The Core Themes of Zork

It’s important to view this in total: the Adventurer’s goal was, and always had been, to become the Dungeon Master. As I have already argued, he was never interested in treasure for its own sake. Zork III is a crucial moment in the history of narrative video games. Getting treasures and putting them places was generally assumed to be a sufficiently satisfying objective for a computer game. After all, the narratives undergirding most arcade games were told via cabinet or box art. We didn’t expect a lot, narratively, in those early days.

In Dungeon, there was no sense of down somehow becoming equivalent to forward.

As luck would have it, the need to serialize Zork for home computers led to significant innovations in terms of digital narrative. The world of the story could no longer be an entirely “flat” space. That is, in Dungeon, there was no sense of down somehow becoming equivalent to forward. There were not three distinct phases of growth for the Adventurer to advance through, with three foils to reflect his current phase of development. In Zork, the Dungeon Master is more than just some generic endgame fiddler. Instead, he is a significant presence throughout the course of an entire game.

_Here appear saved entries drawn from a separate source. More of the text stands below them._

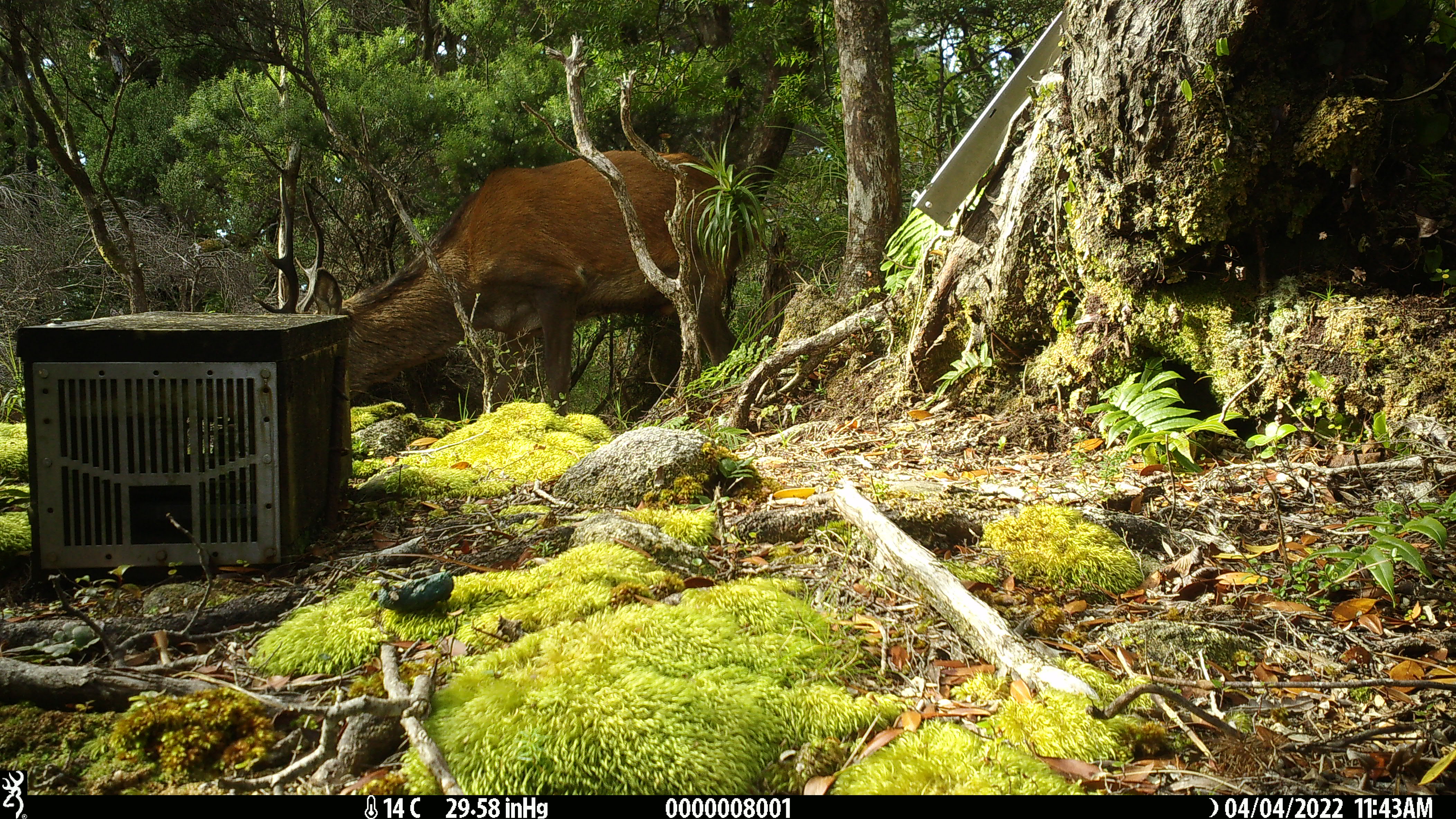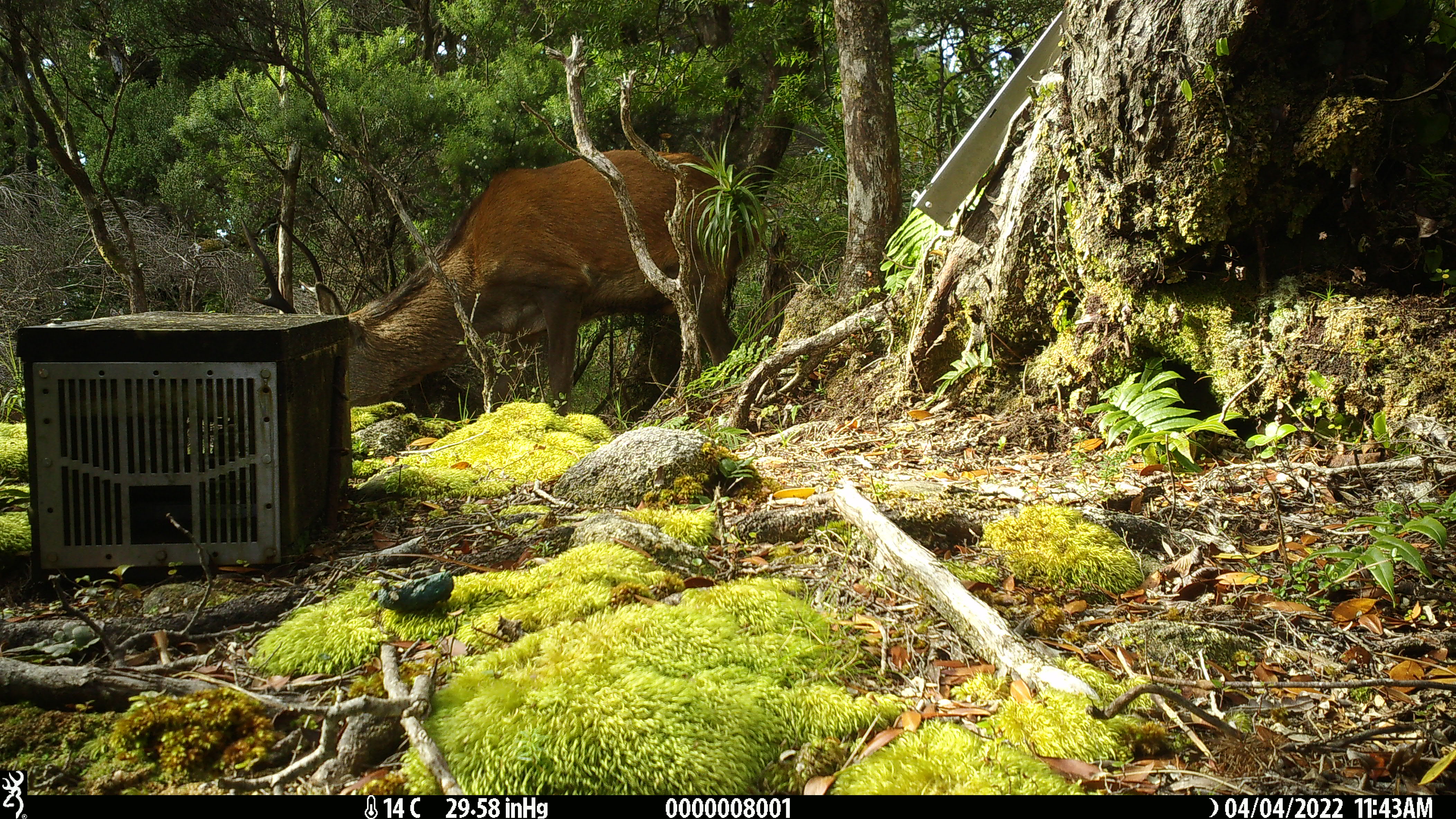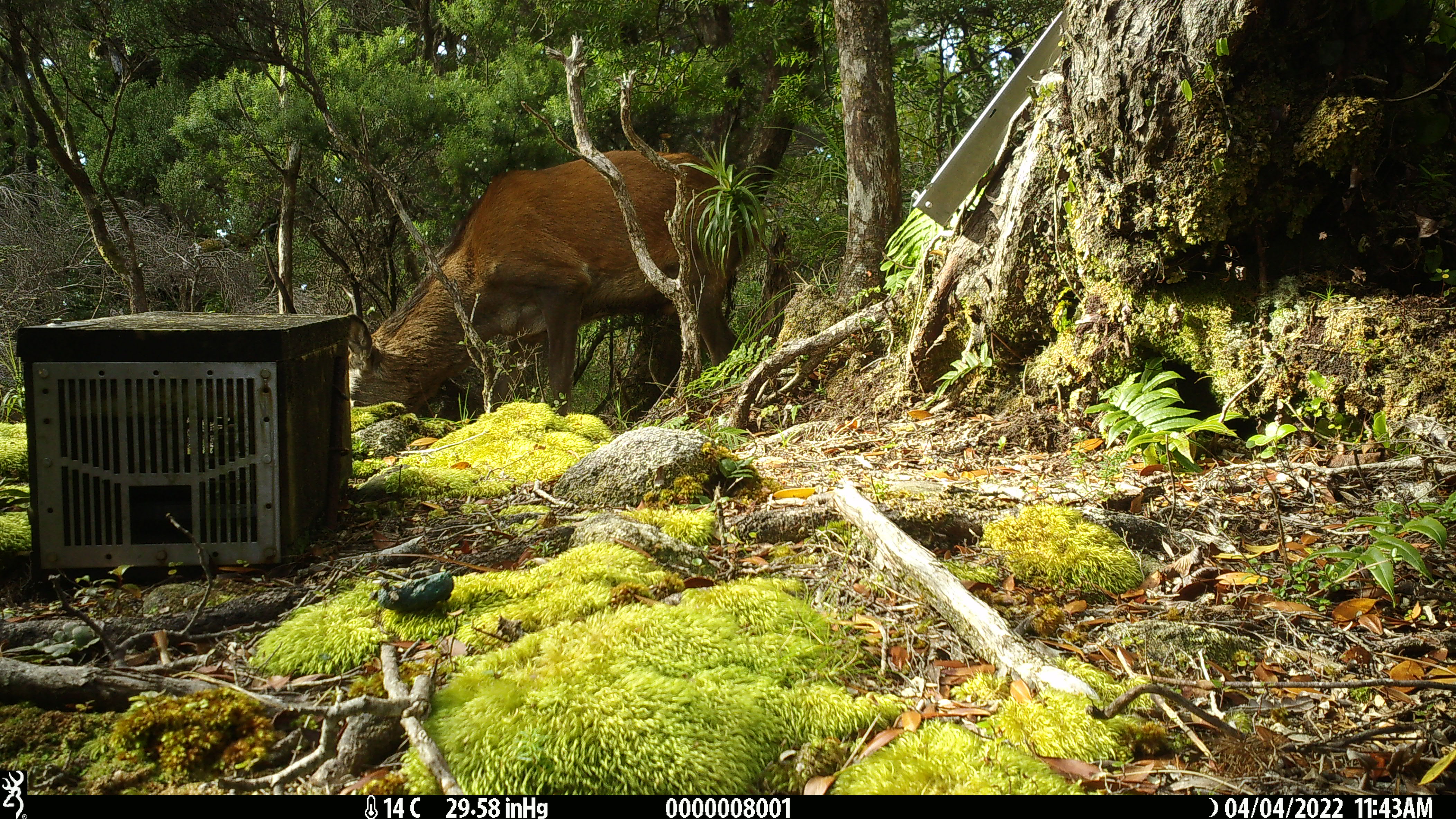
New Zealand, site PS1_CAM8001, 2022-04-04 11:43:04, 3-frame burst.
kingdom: Animalia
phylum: Chordata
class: Mammalia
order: Artiodactyla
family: Cervidae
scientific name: Cervidae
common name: deer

This is the first theme, I think, of the Zork trilogy: that of the double, the rival. I mean not only this feature, but its framing, as well: the role of a usurper taking the place of an established power. In my early writings on Zork, I interpreted the Adventurer as a colonizing figure. After all, we have a fallen “underground empire” once occupied by above-ground opportunists. Interestingly, the Adventurer appears to have come to colonize the colonizers. The thief feels like a displaced gentleman , and the wizard, we know, was once an adviser to the royal court. However we choose to read these characters, the Dungeon Master (like so much else in Zork III) is a subversion of the pattern. Is the Adventurer a Marlowe, come to depose an subterranean Kurtz?

Whatever the case, we know that Zork has always been a story about power: the people (they are people, after all) who have it and the protagonist who seeks it.

There is a powerful thing said–even if I do not fully understand it–about the nature of fallen civilizations. Zork does an excellent job of laughing away the significance of the human wreckage left when our societies collapse. It is a bit shocking–it might feel like a chastisement–when we as readers are suddenly brought up short by a sudden narrative seriousness. All along, this had been a place where people lived and died, and, yes, were mistreated by an insane dictator.

There is a powerful thing said–even if I do not fully understand it–about the nature of fallen civilizations.

It seems a trope, yes, but let’s grant the authors the benefit of the doubt: what are we to make of the Adventurer’s transformation into an old man at the end? Is this the price of power? There seems to be something vitally important that Zork wishes to say about power: getting it, losing it, and, yes, making sacrifices for it. We are also invited to consider the types of power manifested throughout the trilogy: political, technical, martial, and, in a roundabout sense, scientific.

As Below, so Above

Some of you may have already noticed parallels between the Zork and Enchanter games, and not just in shared, jokey references. In fact, it is constructive to read most of the Enchanter trilogy as an inversion of the first three Zork games. It is my critical position that they form a matching set, and while the movement of the Adventurer is forward and down, the Enchanter moves upward and outward. What remains is to identify those points of refraction and/or reflection, unique only to the six Zork and Enchanter games, in order to demonstrate my reasoning for declaring some games in–and others out–of what I have called the Zork Saga.

Then, at last, can we return to our in-progress assessment of Spellbreaker. It is, I maintain, the masterful conclusion of six canonical games.